> [WHAT TO PRODUCE]:
Reproduce every entry below precisely. Pictures are excluded from the copy.

> [PROVIDED ENTRIES]:

+++++

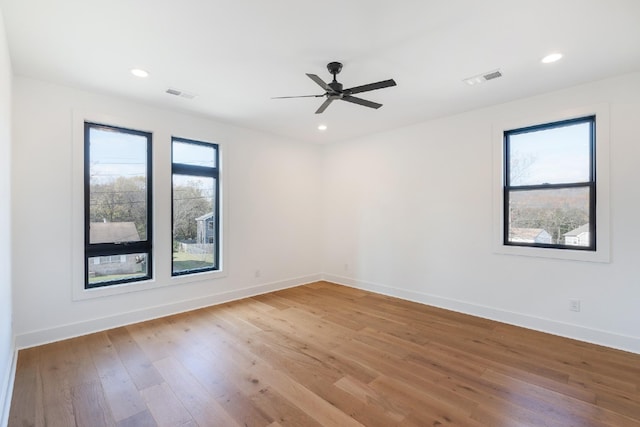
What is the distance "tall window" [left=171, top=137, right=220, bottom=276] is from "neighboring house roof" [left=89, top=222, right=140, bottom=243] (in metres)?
0.50

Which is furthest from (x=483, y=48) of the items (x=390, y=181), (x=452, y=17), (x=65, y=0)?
(x=65, y=0)

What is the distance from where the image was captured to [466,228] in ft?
13.1

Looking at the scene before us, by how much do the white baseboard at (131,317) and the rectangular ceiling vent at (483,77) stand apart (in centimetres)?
399

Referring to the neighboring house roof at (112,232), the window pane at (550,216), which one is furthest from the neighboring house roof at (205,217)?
the window pane at (550,216)

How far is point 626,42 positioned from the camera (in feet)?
7.78

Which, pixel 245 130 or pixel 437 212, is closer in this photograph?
pixel 437 212

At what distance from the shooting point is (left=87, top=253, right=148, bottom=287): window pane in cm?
342

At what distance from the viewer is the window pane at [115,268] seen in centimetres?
342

+++++

> [EXPECTED ANSWER]:
What is the distance "tall window" [left=171, top=137, right=220, bottom=276] is from "neighboring house roof" [left=89, top=222, right=140, bottom=243] (in metres)?
0.50

Which is furthest from (x=483, y=48) of the items (x=390, y=181), (x=452, y=17), (x=65, y=0)?
(x=65, y=0)

What is the distance from where the image was captured to [466,228] in ft?
13.1

Looking at the scene before us, by how much do the white baseboard at (131,317) and the rectangular ceiling vent at (483,77) stand apart (in centimetres)?
399

Referring to the neighboring house roof at (112,232), the window pane at (550,216), which one is furthest from the neighboring house roof at (205,217)?
the window pane at (550,216)

How far is point 626,42 positioned from the camera (in feet)?
7.78

Which, pixel 245 130 or pixel 437 212, is closer in this photograph?
pixel 437 212

At what distance from the shooting point is (left=87, top=253, right=148, bottom=287): window pane in cm?
342

At what distance from the viewer is the window pane at [115,268] seen in centimetres?
342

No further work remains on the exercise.